Sammlung der Entscheidungen des Schweizerischen Bundesgerichts
Collection des arrêts du Tribunal fédéral suisse
Raccolta delle decisioni del Tribunale federale svizzero

BGE 85 II 256



85 II 256

41. Extrait de l'arrêt de la Ire Cour civile du 28 septembre 1959 dans
la cause Berra père et fils, Garage du Salève, S.à r.l. et Assurance
mutuelle vaudoise contre Cirlini Regeste

    Subrogation der SUVAL in die Ansprüche des Geschädigten gegenüber
dem haftpflichtigen Dritten, Art. 100 KUVG.

    Bei Herabsetzung der Ansprüche des Geschädigten gegen den
haftpflichtigen Dritten auf Grund von Art. 43/44 OR oder auf Grund
entsprechender Bestimmungen eines Spezialgesetzes tritt keine Verminderung
des Rückgriffsanspruchs der SUVAL in entsprechendem Verhältnis ein
(Änderung der Rechtsprechung).

Sachverhalt

                       Résumé des faits:

    Le 30 avril 1954, Daniel Cirlini a été gravement blessé par une
voiture appartenant à Berra père et fils, Garage du Salève, S.à r.l. Il
était assuré auprès de la Caisse nationale suisse d'assurance en cas
d'accidents. Jusqu'en mars 1956, celle-ci considéra qu'il était totalement
incapable de travailler et lui servit une indemnité de chômage mensuelle
de 560 fr. jusqu'en février 1955, puis de 576 fr. 38 jusqu'à fin février
1956. Par décision du 9 mars 1956, elle considéra que l'incapacité de
travail était définitive et devait être évaluée à 75%. Toutefois, pour
permettre à Cirlini de trouver une situation appropriée à son état, elle
se déclara d'accord d'admettre encore une incapacité de travail de 100%
durant six mois. Ainsi, elle lui servit, jusqu'à fin août 1956, une rente
mensuelle de 490 fr. 30, calculée sur la base d'un gain de 8405 fr. par
année. Depuis cette date, il reçoit une rente d'invalidité de 367 fr. 70
par mois.

    Cirlini a fait assigner devant les tribunaux genevois la société à
responsabilité limitée Berra père et fils, Garage du Salève, ainsi que son
assureur, l'Assurance mutuelle vaudoise, en concluant à la réparation du
dommage qu'il avait subi. La Cour de justice du canton de Genève a statué
en seconde instance par arrêt du 17 octobre 1958 et toutes les parties
ont déféré la cause au Tribunal fédéral par des recours en réforme.

Auszug aus den Erwägungen:

                   Extrait des considérants:

    I. Question de la responsabilité:

    (La Cour de justice a considéré que, Cirlini ayant commis une faute
concomitante, les défenderesses n'étaient responsables du dommage qu'à
concurrence de 60%. Le Tribunal fédéral fixe ce pourcentage à 75%.)
II. Question du dommage:

    (Le préjudice total se monte à 6020 fr. pour la période du 30 mars
1954 au 28 février 1955, à 12 420 fr. pour celle du 1er mars 1955 à fin
août 1956, à 3240 fr. pour celle du 1er septembre 1956 à fin janvier 1957
et à 8335 fr. pour celle du 1er février 1957 à fin avril 1958. Quant au
dommage futur, il est de 134 325 fr.)

◆ Données brutes
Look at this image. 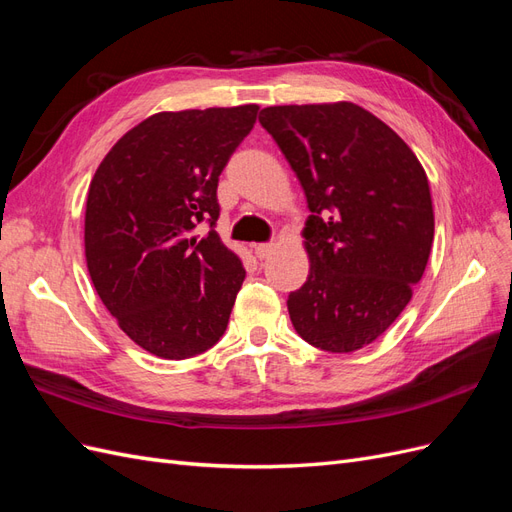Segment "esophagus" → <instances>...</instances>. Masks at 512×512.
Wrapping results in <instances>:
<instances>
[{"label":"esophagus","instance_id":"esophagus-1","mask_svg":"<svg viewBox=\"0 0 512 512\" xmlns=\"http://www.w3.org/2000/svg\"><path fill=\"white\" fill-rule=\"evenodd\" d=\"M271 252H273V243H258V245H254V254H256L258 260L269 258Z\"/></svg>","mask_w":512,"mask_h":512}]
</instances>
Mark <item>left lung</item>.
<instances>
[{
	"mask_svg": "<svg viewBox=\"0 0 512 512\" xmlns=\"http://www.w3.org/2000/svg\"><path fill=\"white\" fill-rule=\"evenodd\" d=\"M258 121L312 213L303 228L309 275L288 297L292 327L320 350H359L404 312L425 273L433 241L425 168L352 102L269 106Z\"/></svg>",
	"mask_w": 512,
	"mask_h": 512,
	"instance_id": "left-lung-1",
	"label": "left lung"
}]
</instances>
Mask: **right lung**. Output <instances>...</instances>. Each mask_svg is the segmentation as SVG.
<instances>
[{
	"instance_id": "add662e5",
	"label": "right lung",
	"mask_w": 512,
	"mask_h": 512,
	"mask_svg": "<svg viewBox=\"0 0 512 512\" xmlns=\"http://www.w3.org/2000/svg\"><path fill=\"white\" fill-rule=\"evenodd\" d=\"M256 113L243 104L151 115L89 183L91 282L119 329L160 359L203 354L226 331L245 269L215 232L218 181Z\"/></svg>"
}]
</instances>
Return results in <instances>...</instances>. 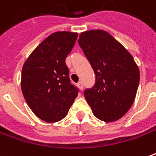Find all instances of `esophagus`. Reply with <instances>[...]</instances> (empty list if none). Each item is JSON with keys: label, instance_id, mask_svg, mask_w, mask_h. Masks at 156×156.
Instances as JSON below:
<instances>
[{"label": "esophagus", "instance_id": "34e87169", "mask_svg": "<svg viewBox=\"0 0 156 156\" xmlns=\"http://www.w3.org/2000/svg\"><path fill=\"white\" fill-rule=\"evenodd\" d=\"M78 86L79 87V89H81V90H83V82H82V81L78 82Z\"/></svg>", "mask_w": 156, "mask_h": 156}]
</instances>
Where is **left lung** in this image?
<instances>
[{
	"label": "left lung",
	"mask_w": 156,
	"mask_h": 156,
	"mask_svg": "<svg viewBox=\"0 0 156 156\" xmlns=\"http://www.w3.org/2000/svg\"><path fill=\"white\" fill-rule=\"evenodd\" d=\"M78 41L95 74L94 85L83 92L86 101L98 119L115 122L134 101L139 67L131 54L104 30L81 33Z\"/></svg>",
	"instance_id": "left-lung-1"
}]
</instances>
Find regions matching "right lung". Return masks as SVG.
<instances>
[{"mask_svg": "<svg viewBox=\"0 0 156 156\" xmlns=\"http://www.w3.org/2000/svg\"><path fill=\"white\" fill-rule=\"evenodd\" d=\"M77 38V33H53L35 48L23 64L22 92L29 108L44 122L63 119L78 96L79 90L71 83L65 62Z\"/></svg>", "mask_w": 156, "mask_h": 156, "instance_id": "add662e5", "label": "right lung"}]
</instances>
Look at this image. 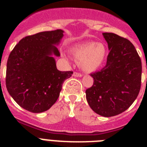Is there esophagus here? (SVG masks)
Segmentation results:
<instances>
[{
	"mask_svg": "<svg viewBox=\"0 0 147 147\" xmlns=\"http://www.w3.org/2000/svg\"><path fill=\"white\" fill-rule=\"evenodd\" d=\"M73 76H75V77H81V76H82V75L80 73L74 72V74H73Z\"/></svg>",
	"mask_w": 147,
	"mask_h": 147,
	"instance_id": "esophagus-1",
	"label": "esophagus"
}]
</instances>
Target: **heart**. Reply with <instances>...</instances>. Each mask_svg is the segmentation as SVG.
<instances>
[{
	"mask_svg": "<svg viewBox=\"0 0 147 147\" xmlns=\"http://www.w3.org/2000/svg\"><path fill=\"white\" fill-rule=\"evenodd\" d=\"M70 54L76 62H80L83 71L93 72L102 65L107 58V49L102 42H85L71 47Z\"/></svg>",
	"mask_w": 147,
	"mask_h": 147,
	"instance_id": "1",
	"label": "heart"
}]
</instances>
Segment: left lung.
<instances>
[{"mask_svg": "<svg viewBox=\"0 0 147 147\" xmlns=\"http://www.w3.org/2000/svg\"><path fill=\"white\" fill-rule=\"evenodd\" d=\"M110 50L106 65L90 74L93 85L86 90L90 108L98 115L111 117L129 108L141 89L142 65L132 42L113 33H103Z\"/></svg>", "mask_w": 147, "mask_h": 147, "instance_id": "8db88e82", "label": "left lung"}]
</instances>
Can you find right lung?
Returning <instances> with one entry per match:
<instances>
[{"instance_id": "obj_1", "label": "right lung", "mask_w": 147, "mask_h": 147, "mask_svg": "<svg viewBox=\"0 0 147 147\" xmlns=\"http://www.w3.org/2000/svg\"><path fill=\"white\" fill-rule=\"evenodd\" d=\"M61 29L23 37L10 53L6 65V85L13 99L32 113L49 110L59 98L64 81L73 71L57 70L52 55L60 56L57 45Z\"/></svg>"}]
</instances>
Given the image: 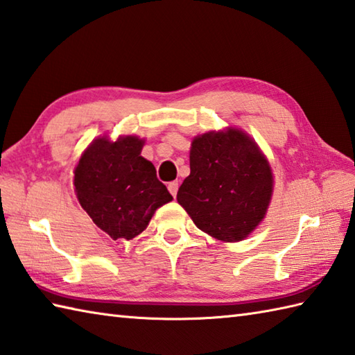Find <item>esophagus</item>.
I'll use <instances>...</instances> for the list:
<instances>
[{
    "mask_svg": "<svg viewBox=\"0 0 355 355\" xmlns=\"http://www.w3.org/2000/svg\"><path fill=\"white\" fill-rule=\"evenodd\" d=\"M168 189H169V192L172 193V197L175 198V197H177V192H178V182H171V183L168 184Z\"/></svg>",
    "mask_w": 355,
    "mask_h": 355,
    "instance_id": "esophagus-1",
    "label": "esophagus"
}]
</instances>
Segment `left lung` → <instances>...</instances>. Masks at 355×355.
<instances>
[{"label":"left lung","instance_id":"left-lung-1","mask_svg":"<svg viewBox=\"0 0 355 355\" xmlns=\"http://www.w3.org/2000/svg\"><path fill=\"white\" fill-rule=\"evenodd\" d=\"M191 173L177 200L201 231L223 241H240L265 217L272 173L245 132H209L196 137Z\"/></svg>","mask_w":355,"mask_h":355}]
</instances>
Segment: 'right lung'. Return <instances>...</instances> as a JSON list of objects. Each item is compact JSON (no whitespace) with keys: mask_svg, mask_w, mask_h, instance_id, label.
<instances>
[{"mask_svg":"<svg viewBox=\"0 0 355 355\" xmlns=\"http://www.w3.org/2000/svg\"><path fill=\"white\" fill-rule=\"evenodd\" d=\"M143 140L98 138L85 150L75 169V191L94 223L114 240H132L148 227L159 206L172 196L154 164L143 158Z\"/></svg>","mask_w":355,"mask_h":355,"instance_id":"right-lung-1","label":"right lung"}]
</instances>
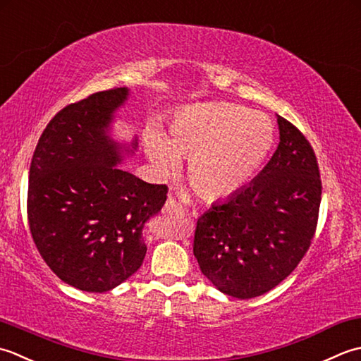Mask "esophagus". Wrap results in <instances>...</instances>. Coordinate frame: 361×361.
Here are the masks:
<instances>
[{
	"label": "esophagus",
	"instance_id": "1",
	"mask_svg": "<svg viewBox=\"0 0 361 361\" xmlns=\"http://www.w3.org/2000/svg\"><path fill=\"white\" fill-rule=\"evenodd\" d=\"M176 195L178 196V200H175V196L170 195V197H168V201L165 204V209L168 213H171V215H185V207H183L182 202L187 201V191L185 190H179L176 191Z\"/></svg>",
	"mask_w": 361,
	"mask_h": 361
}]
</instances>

◆ Tâches à faire
1. Relevez, dans l'arrêt du Tribunal fédéral sur l'affaire Cirlini, chaque somme mensuelle versée à Cirlini par la Caisse nationale suisse d'assurance en cas d'accidents, avec sa nature et sa période.
2. Rédigez la suite de l'arrêt du Tribunal fédéral dans l'affaire Cirlini, après sa dernière phrase.

◆ Résultats obtenus
1.
- Indemnité de chômage de 560 fr. par mois, jusqu'en février 1955
- Indemnité de chômage de 576 fr. 38 par mois, jusqu'à fin février 1956
- Rente de 490 fr. 30 par mois, jusqu'à fin août 1956
- Rente d'invalidité de 367 fr. 70 par mois, depuis cette date

2.
    III. Imputation des prestations de la Caisse nationale suisse
d'assurance en cas d'accidents:

Erwägung 1

    1.- Aux termes de l'art. 100 LAMA, la Caisse nationale est subrogée,
pour le montant de ses prestations, dans les droits de l'assuré ou des
survivants contre tout tiers responsable de l'accident. Dans cette mesure,
la victime ou ses survivants ne peuvent donc réclamer la réparation de
leur préjudice à celui qui en répond civilement.

    En l'espèce, la Cour de justice a calculé pour chaque période,
jusqu'au 1er mai 1958, la perte de gain de Cirlini et les indemnités de
chômage versées par la Caisse nationale et elle a alloué à la victime
60% de la différence. Ainsi, le droit de recours de la Caisse nationale
a été réduit dans la même proportion que les prétentions civiles de
Cirlini. Pour le dommage futur, les juges cantonaux ont procédé selon la
même méthode. Ils ont d'abord calculé la valeur, au 1er mai 1958, de la
rente à laquelle Cirlini a droit en réparation de son dommage corporel,
selon l'art. 46 CO. Puis ils ont déduit de ce montant la valeur actuelle de
la rente viagère servie par la Caisse nationale, valeur qu'ils ont établie
d'après les tables de PICCARD (Capitalisation de prestations périodiques,
6e éd.). Ils ont adjuge à Cirlini 60% de la différence.

    Les défenderesses critiquent ce mode de calcul. A leur avis, la
faute concurrente de la victime ne doit pas entraîner une réduction
correspondante du droit de recours de la Caisse nationale. Celui-ci
ne devrait être limité que par les prestations effectives de cette
institution et les droits de la victime ou de ses survivants contre
le tiers responsable. 2. a) Dans les premiers arrêts où il a appliqué
l'art. 100 LAMA, le Tribunal fédéral a jugé que la Caisse nationale était,
à concurrence de ses prestations, subrogée sans restriction dans les
droits de la victime ou de ses survivants contre le tiers responsable. Il
se bornait par conséquent à additionner les dommages-intérêts dus en vertu
du droit civil, d'une part, et les prestations de la Caisse nationale,
d'autre part, et à allouer la différence à l'ayant droit (cf. notamment
RO 51 II 520 consid. 1, ainsi que consid. 6 [non publié]; RO 53 II 180
et 501).

    Le Tribunal fédéral a amendé cette jurisprudence par son arrêt Wyder
et Wey c. Stalder (RO 54 II 464). Il a considéré que la subrogation
se produisait seulement dans la mesure où les prestations de la Caisse
nationale concernaient la même espèce de dommage que les droits de l'assuré
ou de ses survivants contre le tiers responsable. Il en a conclu, en
particulier, qu'une rente allouée en vertu des art. 84s. LAMA ne pouvait
être imputée sur les indemnités pour frais d'inhumation et pour tort
moral auxquelles les survivants avaient droit en vertu des art. 45 al. 1
et 47 CO.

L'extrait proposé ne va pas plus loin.